Dass das ägyptische Regime nur wenige Tage vor diesem Gipfel neun Hinrichtungen durchführen lässt, zeugt von der Zuversicht al-Sisis, dass er die volle Unterstützung aller Gipfelteilnehmer hat, sowohl der arabischen als auch der „demokratischen“ Staatschefs der EU.

General al-Sisi sicherte sich 2018 die Wiederwahl, indem er die meisten seiner potenziellen Gegner verhaften ließ oder anderweitig zum Ausstieg aus dem Wahlkampf zwang. Ein Armeeoffizier, der es wagte, gegen ihn zu anzutreten, Sami Anan, wurde soeben zu zehn Jahren Gefängnis verurteilt. Doch im Gegensatz zu dem Gezeter gegen den venezolanischen Präsidenten Nicholas Maduro, dessen Wiederwahl 2018 sich im Vergleich zu Ägypten als ein Muster an Demokratie ausnimmt, wurde die „Legitimität“ der Regierung al-Sisis nicht in Frage gestellt.
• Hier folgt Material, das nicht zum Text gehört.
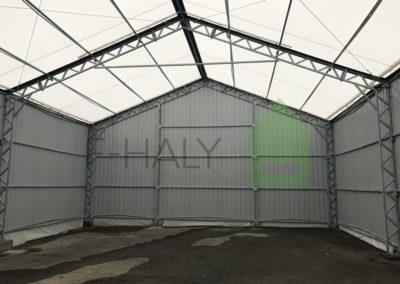 fhaly_mensi-skladova-hala-v-kombinaci-trapezove-oplasteni-a-PVC-strecha_2a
Vor zwei Wochen hat das ägyptische Parlament, das aus Handlangern al-Sisis besteht, mit der Prüfung einer Verfassungsänderung begonnen, die die Amtszeit des Präsidenten von vier auf sechs Jahre verlängern und die Beschränkung auf zwei Amtszeiten für al-Sisi aufheben soll. Auf diese Weise könnte der Militärdiktator nach dem Ende seiner laufenden (und eigentlich letzten) Amtszeit, die 2022 endet, noch weitere 12 Jahre, also bis 2034 im Amt bleiben. Dann wäre er 80 Jahre alt und somit zwei Jahre jünger als sein Vorgänger, der Militärherrscher Hosni Mubarak, der 2011 gestürzt wurde.
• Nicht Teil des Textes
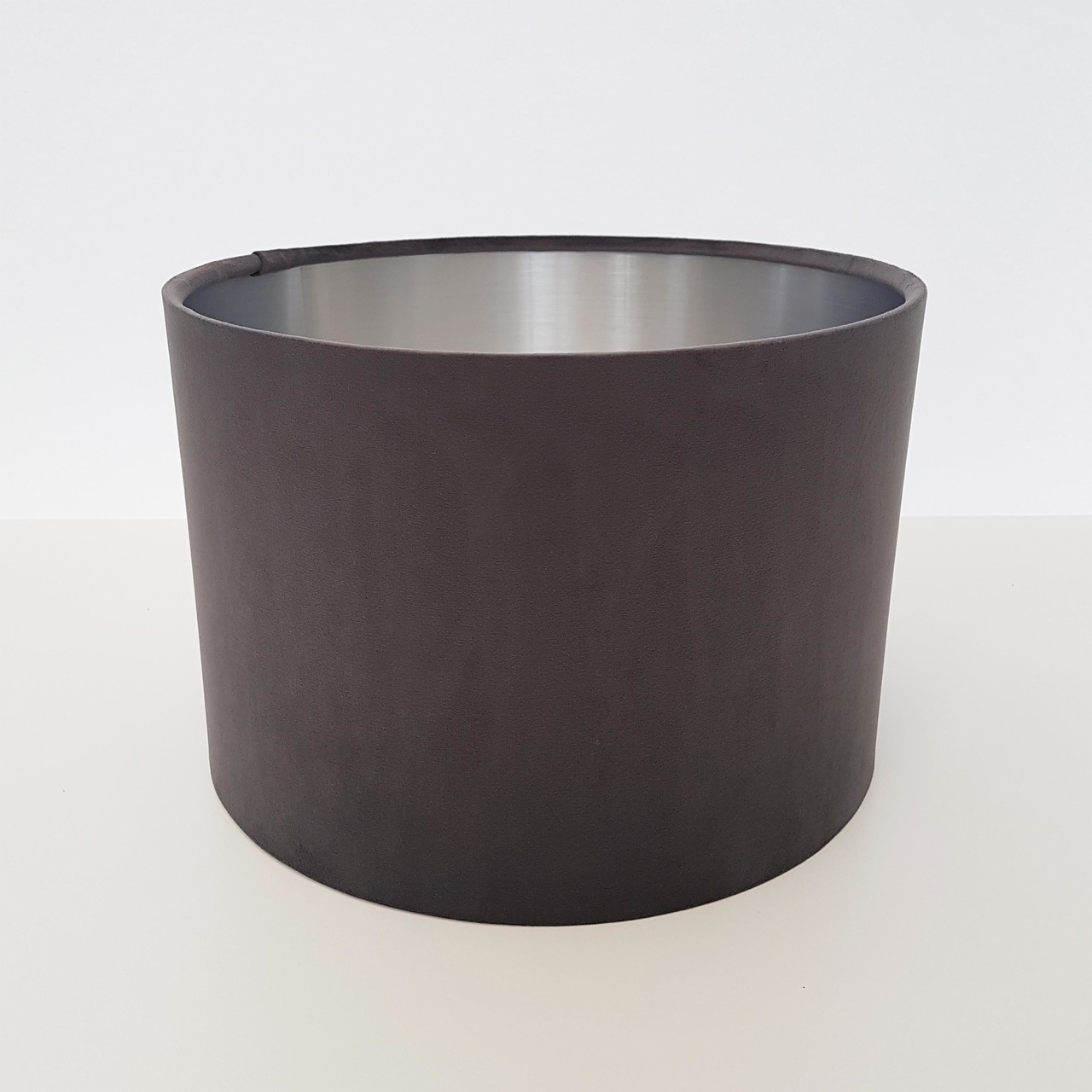 Top View - Charcoal Grey Velvet Lampshade with Silver Lining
Doch ungeachtet solcher Änderungen ist höchst zweifelhaft, dass al-Sisi sein Ziel erreichen wird, ebenso lange an der Macht zu bleiben wie Mubarak. Mehr als 40 Prozent der ägyptischen Bevölkerung lebt in bitterer Armut und muss mit weniger als 2 Dollar pro Tag auskommen. Die Wirtschaft wächst kaum noch. Die Sparmaßnahmen, die der Internationale Währungsfonds und die Weltbank als Preis für weitere Kredite fordern, werden neue Angriffe auf die Arbeitsplätze und den Lebensstandard nach sich ziehen.
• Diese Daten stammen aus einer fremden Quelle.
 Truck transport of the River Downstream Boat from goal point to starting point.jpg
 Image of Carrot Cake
Die Opposition der Arbeiterklasse gegen das Regime nimmt zu. Die brutale Repression konnte den Ausbruch von Streiks in den Textilfabriken im Nildelta nicht verhindern. In ganz Nordafrika gibt es Massenkämpfe der Arbeiterklasse, zuletzt einen Generalstreik in Tunesien und Massenstreiks von Lehrern und anderen Beschäftigten in Marokko.

Die zentrale Frage ist der Aufbau einer neuen revolutionären Führung in der ägyptischen Arbeiterklasse, in ganz Nordafrika und im Nahen Osten. Eine solche Führung muss die Lehren aus dem Verrat an der ägyptischen Revolution von 2011 ziehen. Sie muss sich die Geschichte des Kampfs für den Aufbau der revolutionären Weltpartei der Arbeiterklasse aneignen, der heute vom Internationalen Komitee der Vierten Internationale geführt wird.